There were times when my father frowned at my report card and said, “My expectations for you may be higher than your own, and if they are we’re going to have a little problem.”

And, if I claimed that I was trying my best, he’s shake his head like he was stunned. “What do you think you’re supposed to do?” he’d say. “ You don’t get any medals for trying.”


Cuts right to the heart of it, doesn’t it? See there? Parcell’s dad is really my leader. I was on the receiving end of a few of these conversations with my own parents. Maybe not word-for-word, but close enough. I did some pretty stupid stuff and procrastinated like a fiend. It was not uncommon for me to wait until the night before a deadline on writing a paper or doing a project. No medals were being won, certainly.

A few more good ones.

“True candor is measured telling of the truth and not opening rage-filled venting.”
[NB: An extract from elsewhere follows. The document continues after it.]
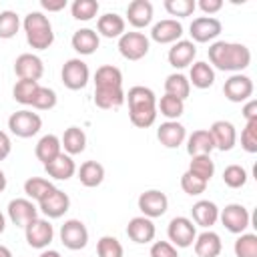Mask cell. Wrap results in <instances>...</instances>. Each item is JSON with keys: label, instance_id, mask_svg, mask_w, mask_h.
Instances as JSON below:
<instances>
[{"label": "cell", "instance_id": "cell-1", "mask_svg": "<svg viewBox=\"0 0 257 257\" xmlns=\"http://www.w3.org/2000/svg\"><path fill=\"white\" fill-rule=\"evenodd\" d=\"M94 104L102 110H112L124 104L122 72L118 66L102 64L94 72Z\"/></svg>", "mask_w": 257, "mask_h": 257}, {"label": "cell", "instance_id": "cell-2", "mask_svg": "<svg viewBox=\"0 0 257 257\" xmlns=\"http://www.w3.org/2000/svg\"><path fill=\"white\" fill-rule=\"evenodd\" d=\"M209 54V62L213 66V70H223V72H243L249 64H251V50L241 44V42H225V40H217L209 46L207 50Z\"/></svg>", "mask_w": 257, "mask_h": 257}, {"label": "cell", "instance_id": "cell-3", "mask_svg": "<svg viewBox=\"0 0 257 257\" xmlns=\"http://www.w3.org/2000/svg\"><path fill=\"white\" fill-rule=\"evenodd\" d=\"M124 102L128 104V118L137 128H149L157 120V94L153 88L137 84L124 92Z\"/></svg>", "mask_w": 257, "mask_h": 257}, {"label": "cell", "instance_id": "cell-4", "mask_svg": "<svg viewBox=\"0 0 257 257\" xmlns=\"http://www.w3.org/2000/svg\"><path fill=\"white\" fill-rule=\"evenodd\" d=\"M22 28L26 34V42L34 50H46L54 42V30L48 20V16L40 10H32L24 16Z\"/></svg>", "mask_w": 257, "mask_h": 257}, {"label": "cell", "instance_id": "cell-5", "mask_svg": "<svg viewBox=\"0 0 257 257\" xmlns=\"http://www.w3.org/2000/svg\"><path fill=\"white\" fill-rule=\"evenodd\" d=\"M8 128L12 135H16L20 139H30V137L38 135V131L42 128V118L38 112L22 108L8 116Z\"/></svg>", "mask_w": 257, "mask_h": 257}, {"label": "cell", "instance_id": "cell-6", "mask_svg": "<svg viewBox=\"0 0 257 257\" xmlns=\"http://www.w3.org/2000/svg\"><path fill=\"white\" fill-rule=\"evenodd\" d=\"M60 80L66 88L70 90H80L88 84L90 80V70H88V64L80 58H68L64 64H62V70H60Z\"/></svg>", "mask_w": 257, "mask_h": 257}, {"label": "cell", "instance_id": "cell-7", "mask_svg": "<svg viewBox=\"0 0 257 257\" xmlns=\"http://www.w3.org/2000/svg\"><path fill=\"white\" fill-rule=\"evenodd\" d=\"M149 48H151V40L143 32L133 30V32H124L118 38V52L126 60H141V58H145L149 54Z\"/></svg>", "mask_w": 257, "mask_h": 257}, {"label": "cell", "instance_id": "cell-8", "mask_svg": "<svg viewBox=\"0 0 257 257\" xmlns=\"http://www.w3.org/2000/svg\"><path fill=\"white\" fill-rule=\"evenodd\" d=\"M219 221L223 223V227L229 233L241 235L247 231V227L251 223V215L241 203H229V205H225V209H219Z\"/></svg>", "mask_w": 257, "mask_h": 257}, {"label": "cell", "instance_id": "cell-9", "mask_svg": "<svg viewBox=\"0 0 257 257\" xmlns=\"http://www.w3.org/2000/svg\"><path fill=\"white\" fill-rule=\"evenodd\" d=\"M197 225H193V221L189 217H173L169 221V227H167V237H169V243H173L175 247H191L195 243V237H197Z\"/></svg>", "mask_w": 257, "mask_h": 257}, {"label": "cell", "instance_id": "cell-10", "mask_svg": "<svg viewBox=\"0 0 257 257\" xmlns=\"http://www.w3.org/2000/svg\"><path fill=\"white\" fill-rule=\"evenodd\" d=\"M24 237H26V243L32 247V249H46L52 239H54V227L50 225L48 219L44 217H36L32 219L26 227H24Z\"/></svg>", "mask_w": 257, "mask_h": 257}, {"label": "cell", "instance_id": "cell-11", "mask_svg": "<svg viewBox=\"0 0 257 257\" xmlns=\"http://www.w3.org/2000/svg\"><path fill=\"white\" fill-rule=\"evenodd\" d=\"M60 243L70 249V251H78L84 249L88 243V229L80 219H68L60 225Z\"/></svg>", "mask_w": 257, "mask_h": 257}, {"label": "cell", "instance_id": "cell-12", "mask_svg": "<svg viewBox=\"0 0 257 257\" xmlns=\"http://www.w3.org/2000/svg\"><path fill=\"white\" fill-rule=\"evenodd\" d=\"M137 205H139V211L143 213V217L157 219V217H163L167 213L169 197L159 189H149V191H143L139 195Z\"/></svg>", "mask_w": 257, "mask_h": 257}, {"label": "cell", "instance_id": "cell-13", "mask_svg": "<svg viewBox=\"0 0 257 257\" xmlns=\"http://www.w3.org/2000/svg\"><path fill=\"white\" fill-rule=\"evenodd\" d=\"M68 209H70V197L58 187L50 189L44 195V199L38 201V211L46 219H60Z\"/></svg>", "mask_w": 257, "mask_h": 257}, {"label": "cell", "instance_id": "cell-14", "mask_svg": "<svg viewBox=\"0 0 257 257\" xmlns=\"http://www.w3.org/2000/svg\"><path fill=\"white\" fill-rule=\"evenodd\" d=\"M253 90H255L253 80L241 72L231 74L223 84V94L231 102H247L253 96Z\"/></svg>", "mask_w": 257, "mask_h": 257}, {"label": "cell", "instance_id": "cell-15", "mask_svg": "<svg viewBox=\"0 0 257 257\" xmlns=\"http://www.w3.org/2000/svg\"><path fill=\"white\" fill-rule=\"evenodd\" d=\"M221 32H223V24L215 16H199L189 26V34L193 42H201V44L213 42Z\"/></svg>", "mask_w": 257, "mask_h": 257}, {"label": "cell", "instance_id": "cell-16", "mask_svg": "<svg viewBox=\"0 0 257 257\" xmlns=\"http://www.w3.org/2000/svg\"><path fill=\"white\" fill-rule=\"evenodd\" d=\"M14 74L18 76V80H36L38 82L44 74L42 58L32 52H22L14 60Z\"/></svg>", "mask_w": 257, "mask_h": 257}, {"label": "cell", "instance_id": "cell-17", "mask_svg": "<svg viewBox=\"0 0 257 257\" xmlns=\"http://www.w3.org/2000/svg\"><path fill=\"white\" fill-rule=\"evenodd\" d=\"M195 56H197V46H195V42L181 38V40H177V42L169 48L167 60H169V64H171L173 68L181 70V68L191 66L193 60H195Z\"/></svg>", "mask_w": 257, "mask_h": 257}, {"label": "cell", "instance_id": "cell-18", "mask_svg": "<svg viewBox=\"0 0 257 257\" xmlns=\"http://www.w3.org/2000/svg\"><path fill=\"white\" fill-rule=\"evenodd\" d=\"M157 139L165 149H179L187 141V128L179 120H165L157 128Z\"/></svg>", "mask_w": 257, "mask_h": 257}, {"label": "cell", "instance_id": "cell-19", "mask_svg": "<svg viewBox=\"0 0 257 257\" xmlns=\"http://www.w3.org/2000/svg\"><path fill=\"white\" fill-rule=\"evenodd\" d=\"M183 36V24L175 18H165L153 24L151 28V40L159 44H175Z\"/></svg>", "mask_w": 257, "mask_h": 257}, {"label": "cell", "instance_id": "cell-20", "mask_svg": "<svg viewBox=\"0 0 257 257\" xmlns=\"http://www.w3.org/2000/svg\"><path fill=\"white\" fill-rule=\"evenodd\" d=\"M38 217V207L30 199H12L8 203V219L16 227H26L32 219Z\"/></svg>", "mask_w": 257, "mask_h": 257}, {"label": "cell", "instance_id": "cell-21", "mask_svg": "<svg viewBox=\"0 0 257 257\" xmlns=\"http://www.w3.org/2000/svg\"><path fill=\"white\" fill-rule=\"evenodd\" d=\"M126 235H128L131 241H135V243H139V245H147V243H151V241L155 239L157 229H155L153 219L139 215V217H133V219L128 221V225H126Z\"/></svg>", "mask_w": 257, "mask_h": 257}, {"label": "cell", "instance_id": "cell-22", "mask_svg": "<svg viewBox=\"0 0 257 257\" xmlns=\"http://www.w3.org/2000/svg\"><path fill=\"white\" fill-rule=\"evenodd\" d=\"M209 133L213 137L215 149L219 151H231L237 145V131H235V124L229 120H215L209 126Z\"/></svg>", "mask_w": 257, "mask_h": 257}, {"label": "cell", "instance_id": "cell-23", "mask_svg": "<svg viewBox=\"0 0 257 257\" xmlns=\"http://www.w3.org/2000/svg\"><path fill=\"white\" fill-rule=\"evenodd\" d=\"M153 16H155V10H153V4L149 0H133L126 6V20L137 30L147 28L153 22Z\"/></svg>", "mask_w": 257, "mask_h": 257}, {"label": "cell", "instance_id": "cell-24", "mask_svg": "<svg viewBox=\"0 0 257 257\" xmlns=\"http://www.w3.org/2000/svg\"><path fill=\"white\" fill-rule=\"evenodd\" d=\"M191 217L195 225L203 229H211L219 221V207L209 199H201L191 207Z\"/></svg>", "mask_w": 257, "mask_h": 257}, {"label": "cell", "instance_id": "cell-25", "mask_svg": "<svg viewBox=\"0 0 257 257\" xmlns=\"http://www.w3.org/2000/svg\"><path fill=\"white\" fill-rule=\"evenodd\" d=\"M195 253L197 257H219L221 251H223V243H221V237L211 231V229H205L203 233H199L195 237Z\"/></svg>", "mask_w": 257, "mask_h": 257}, {"label": "cell", "instance_id": "cell-26", "mask_svg": "<svg viewBox=\"0 0 257 257\" xmlns=\"http://www.w3.org/2000/svg\"><path fill=\"white\" fill-rule=\"evenodd\" d=\"M126 20L116 12H106L96 20V34L104 38H120L124 34Z\"/></svg>", "mask_w": 257, "mask_h": 257}, {"label": "cell", "instance_id": "cell-27", "mask_svg": "<svg viewBox=\"0 0 257 257\" xmlns=\"http://www.w3.org/2000/svg\"><path fill=\"white\" fill-rule=\"evenodd\" d=\"M72 48L80 54V56H90L96 52V48L100 46V36L96 34V30L92 28H78L72 38H70Z\"/></svg>", "mask_w": 257, "mask_h": 257}, {"label": "cell", "instance_id": "cell-28", "mask_svg": "<svg viewBox=\"0 0 257 257\" xmlns=\"http://www.w3.org/2000/svg\"><path fill=\"white\" fill-rule=\"evenodd\" d=\"M44 171L50 179H56V181H68L70 177H74L76 173V163L72 161L70 155L66 153H60L52 163L44 165Z\"/></svg>", "mask_w": 257, "mask_h": 257}, {"label": "cell", "instance_id": "cell-29", "mask_svg": "<svg viewBox=\"0 0 257 257\" xmlns=\"http://www.w3.org/2000/svg\"><path fill=\"white\" fill-rule=\"evenodd\" d=\"M215 151V143H213V137L209 133V128H199V131H193L189 137H187V153L191 157H197V155H211Z\"/></svg>", "mask_w": 257, "mask_h": 257}, {"label": "cell", "instance_id": "cell-30", "mask_svg": "<svg viewBox=\"0 0 257 257\" xmlns=\"http://www.w3.org/2000/svg\"><path fill=\"white\" fill-rule=\"evenodd\" d=\"M60 153H62V145H60V139L56 135H44V137H40V141L34 147V155H36V159L42 165L52 163Z\"/></svg>", "mask_w": 257, "mask_h": 257}, {"label": "cell", "instance_id": "cell-31", "mask_svg": "<svg viewBox=\"0 0 257 257\" xmlns=\"http://www.w3.org/2000/svg\"><path fill=\"white\" fill-rule=\"evenodd\" d=\"M213 82H215V70H213V66H211L209 62L197 60V62L191 64V70H189V84H193L195 88L205 90V88L213 86Z\"/></svg>", "mask_w": 257, "mask_h": 257}, {"label": "cell", "instance_id": "cell-32", "mask_svg": "<svg viewBox=\"0 0 257 257\" xmlns=\"http://www.w3.org/2000/svg\"><path fill=\"white\" fill-rule=\"evenodd\" d=\"M76 173H78L80 185H84L88 189H94L104 181V167L98 161H84L80 165V169H76Z\"/></svg>", "mask_w": 257, "mask_h": 257}, {"label": "cell", "instance_id": "cell-33", "mask_svg": "<svg viewBox=\"0 0 257 257\" xmlns=\"http://www.w3.org/2000/svg\"><path fill=\"white\" fill-rule=\"evenodd\" d=\"M60 145L66 155H80L86 149V135L80 126H68L60 137Z\"/></svg>", "mask_w": 257, "mask_h": 257}, {"label": "cell", "instance_id": "cell-34", "mask_svg": "<svg viewBox=\"0 0 257 257\" xmlns=\"http://www.w3.org/2000/svg\"><path fill=\"white\" fill-rule=\"evenodd\" d=\"M191 175L199 177L201 181L209 183L215 175V161L211 159V155H197V157H191V163H189V169H187Z\"/></svg>", "mask_w": 257, "mask_h": 257}, {"label": "cell", "instance_id": "cell-35", "mask_svg": "<svg viewBox=\"0 0 257 257\" xmlns=\"http://www.w3.org/2000/svg\"><path fill=\"white\" fill-rule=\"evenodd\" d=\"M165 94H171V96H177L181 100H185L189 94H191V84H189V78L183 74V72H173L165 78Z\"/></svg>", "mask_w": 257, "mask_h": 257}, {"label": "cell", "instance_id": "cell-36", "mask_svg": "<svg viewBox=\"0 0 257 257\" xmlns=\"http://www.w3.org/2000/svg\"><path fill=\"white\" fill-rule=\"evenodd\" d=\"M157 112H161L167 120H177L185 112V100L171 96V94H163L157 100Z\"/></svg>", "mask_w": 257, "mask_h": 257}, {"label": "cell", "instance_id": "cell-37", "mask_svg": "<svg viewBox=\"0 0 257 257\" xmlns=\"http://www.w3.org/2000/svg\"><path fill=\"white\" fill-rule=\"evenodd\" d=\"M50 189H54V185H52V181H48V179H44V177H30V179L24 181L26 199L36 201V203L42 201L44 195H46Z\"/></svg>", "mask_w": 257, "mask_h": 257}, {"label": "cell", "instance_id": "cell-38", "mask_svg": "<svg viewBox=\"0 0 257 257\" xmlns=\"http://www.w3.org/2000/svg\"><path fill=\"white\" fill-rule=\"evenodd\" d=\"M98 8H100V4L96 0H74L70 4V14L74 20L88 22L98 14Z\"/></svg>", "mask_w": 257, "mask_h": 257}, {"label": "cell", "instance_id": "cell-39", "mask_svg": "<svg viewBox=\"0 0 257 257\" xmlns=\"http://www.w3.org/2000/svg\"><path fill=\"white\" fill-rule=\"evenodd\" d=\"M56 102H58L56 90L40 84V86L36 88L34 96H32L30 106H32V108H36V110H50V108H54V106H56Z\"/></svg>", "mask_w": 257, "mask_h": 257}, {"label": "cell", "instance_id": "cell-40", "mask_svg": "<svg viewBox=\"0 0 257 257\" xmlns=\"http://www.w3.org/2000/svg\"><path fill=\"white\" fill-rule=\"evenodd\" d=\"M20 26H22L20 16L14 10H2L0 12V38H4V40L14 38L18 34Z\"/></svg>", "mask_w": 257, "mask_h": 257}, {"label": "cell", "instance_id": "cell-41", "mask_svg": "<svg viewBox=\"0 0 257 257\" xmlns=\"http://www.w3.org/2000/svg\"><path fill=\"white\" fill-rule=\"evenodd\" d=\"M40 84L36 80H16V84L12 86V98L24 106H30L32 102V96L36 92Z\"/></svg>", "mask_w": 257, "mask_h": 257}, {"label": "cell", "instance_id": "cell-42", "mask_svg": "<svg viewBox=\"0 0 257 257\" xmlns=\"http://www.w3.org/2000/svg\"><path fill=\"white\" fill-rule=\"evenodd\" d=\"M235 257H257V235L255 233H241L233 245Z\"/></svg>", "mask_w": 257, "mask_h": 257}, {"label": "cell", "instance_id": "cell-43", "mask_svg": "<svg viewBox=\"0 0 257 257\" xmlns=\"http://www.w3.org/2000/svg\"><path fill=\"white\" fill-rule=\"evenodd\" d=\"M96 253H98V257H122L124 249H122V245L116 237L102 235L96 243Z\"/></svg>", "mask_w": 257, "mask_h": 257}, {"label": "cell", "instance_id": "cell-44", "mask_svg": "<svg viewBox=\"0 0 257 257\" xmlns=\"http://www.w3.org/2000/svg\"><path fill=\"white\" fill-rule=\"evenodd\" d=\"M163 6H165V10H167L171 16H175V20H177V18H187V16H191V14L195 12V8H197V2H195V0H165Z\"/></svg>", "mask_w": 257, "mask_h": 257}, {"label": "cell", "instance_id": "cell-45", "mask_svg": "<svg viewBox=\"0 0 257 257\" xmlns=\"http://www.w3.org/2000/svg\"><path fill=\"white\" fill-rule=\"evenodd\" d=\"M247 171L241 167V165H229V167H225V171H223V183L229 187V189H241V187H245V183H247Z\"/></svg>", "mask_w": 257, "mask_h": 257}, {"label": "cell", "instance_id": "cell-46", "mask_svg": "<svg viewBox=\"0 0 257 257\" xmlns=\"http://www.w3.org/2000/svg\"><path fill=\"white\" fill-rule=\"evenodd\" d=\"M241 147L245 153H257V120H251L241 131Z\"/></svg>", "mask_w": 257, "mask_h": 257}, {"label": "cell", "instance_id": "cell-47", "mask_svg": "<svg viewBox=\"0 0 257 257\" xmlns=\"http://www.w3.org/2000/svg\"><path fill=\"white\" fill-rule=\"evenodd\" d=\"M181 189H183L187 195L195 197V195H201V193H205V189H207V183H205V181H201L199 177L191 175L189 171H185V173L181 175Z\"/></svg>", "mask_w": 257, "mask_h": 257}, {"label": "cell", "instance_id": "cell-48", "mask_svg": "<svg viewBox=\"0 0 257 257\" xmlns=\"http://www.w3.org/2000/svg\"><path fill=\"white\" fill-rule=\"evenodd\" d=\"M151 257H179L177 247L169 241H155L151 245Z\"/></svg>", "mask_w": 257, "mask_h": 257}, {"label": "cell", "instance_id": "cell-49", "mask_svg": "<svg viewBox=\"0 0 257 257\" xmlns=\"http://www.w3.org/2000/svg\"><path fill=\"white\" fill-rule=\"evenodd\" d=\"M197 8H201L205 14L213 16V14H217L223 8V0H199L197 2Z\"/></svg>", "mask_w": 257, "mask_h": 257}, {"label": "cell", "instance_id": "cell-50", "mask_svg": "<svg viewBox=\"0 0 257 257\" xmlns=\"http://www.w3.org/2000/svg\"><path fill=\"white\" fill-rule=\"evenodd\" d=\"M243 118H245L247 122L257 120V100H255V98H249V100L243 104Z\"/></svg>", "mask_w": 257, "mask_h": 257}, {"label": "cell", "instance_id": "cell-51", "mask_svg": "<svg viewBox=\"0 0 257 257\" xmlns=\"http://www.w3.org/2000/svg\"><path fill=\"white\" fill-rule=\"evenodd\" d=\"M12 151V141L8 137V133L0 131V161H4Z\"/></svg>", "mask_w": 257, "mask_h": 257}, {"label": "cell", "instance_id": "cell-52", "mask_svg": "<svg viewBox=\"0 0 257 257\" xmlns=\"http://www.w3.org/2000/svg\"><path fill=\"white\" fill-rule=\"evenodd\" d=\"M40 6L48 12H60L62 8H66V0H40Z\"/></svg>", "mask_w": 257, "mask_h": 257}, {"label": "cell", "instance_id": "cell-53", "mask_svg": "<svg viewBox=\"0 0 257 257\" xmlns=\"http://www.w3.org/2000/svg\"><path fill=\"white\" fill-rule=\"evenodd\" d=\"M38 257H62V255L56 249H42V253Z\"/></svg>", "mask_w": 257, "mask_h": 257}, {"label": "cell", "instance_id": "cell-54", "mask_svg": "<svg viewBox=\"0 0 257 257\" xmlns=\"http://www.w3.org/2000/svg\"><path fill=\"white\" fill-rule=\"evenodd\" d=\"M6 185H8V179H6V175H4V171L0 169V193L6 189Z\"/></svg>", "mask_w": 257, "mask_h": 257}, {"label": "cell", "instance_id": "cell-55", "mask_svg": "<svg viewBox=\"0 0 257 257\" xmlns=\"http://www.w3.org/2000/svg\"><path fill=\"white\" fill-rule=\"evenodd\" d=\"M0 257H14V255L6 245H0Z\"/></svg>", "mask_w": 257, "mask_h": 257}, {"label": "cell", "instance_id": "cell-56", "mask_svg": "<svg viewBox=\"0 0 257 257\" xmlns=\"http://www.w3.org/2000/svg\"><path fill=\"white\" fill-rule=\"evenodd\" d=\"M4 229H6V217H4V213L0 211V235L4 233Z\"/></svg>", "mask_w": 257, "mask_h": 257}]
</instances>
“The road to execution is paved by repetition.”

“Be a teacher, not a drill sergeant.”

“Resourcefulness is essentially resiliency. It’s not giving in the midst of a bleak moment.”

“Measure excellence by performance and not by reputation.”

This last one has really come into focus as I’ve gotten older and I see people around me ride the coattails of what they did in the past. It seems to give them license to just sit there and bask in the glory of yesterday. Meanwhile, the few and proud are working their asses off trying to produce. Glory fades, my friends.

I became very attuned to the Parcells way during his time in Dallas, obviously. He was a fascinating and welcome specimen to the Dallas sports landscape, a direct contrast to the overly-accomodating spin doctor that is Jerry Jones (the de facto coach of the Dallas Cowboys). In fact, I greatly admire Jerry’s moment of clarity in making the Parcells hire in 2003. It brought order to a world of chaos. And, perhaps, that chaos was too much for him in the end. I will forever remember a few things about his time with the Cowboys.

  1. He negotiated player management with Jerry with this famous phrase: “If you want me to cook the meal, you better let me buy the groceries.” 
  2. He dealt with the gifted prima donna T.O. Owens by stripping his ego and simply referring to them in the media as “the player.” (e.g. “The player did this wrong” or “The player hasn’t shown much.”)
  3. In one of my favorite long-form articles ever, Micheal Lewis profiled him for the New York Times Magazine. It is probably the best thing ever written about him and perfectly captured Parcells in that moment in time.

I think the NFL misses men like Parcells. We have his successors in Belicheck and Coughlin—both coaches who are authoritative, command respect, and foster an environment of collective winners (see: Super Bowls 36, 38, 39, 42, and 46).

Finally, I leave you with the famous Bill Parcells assessment quote calling back to the idea of performance. It’s a statement that you should apply to yourself at the end of every week. It slices off all the fat and excuses. At the end of every season, they don’t ask HOW, they ask HOW MANY?

"You are what your record says you are."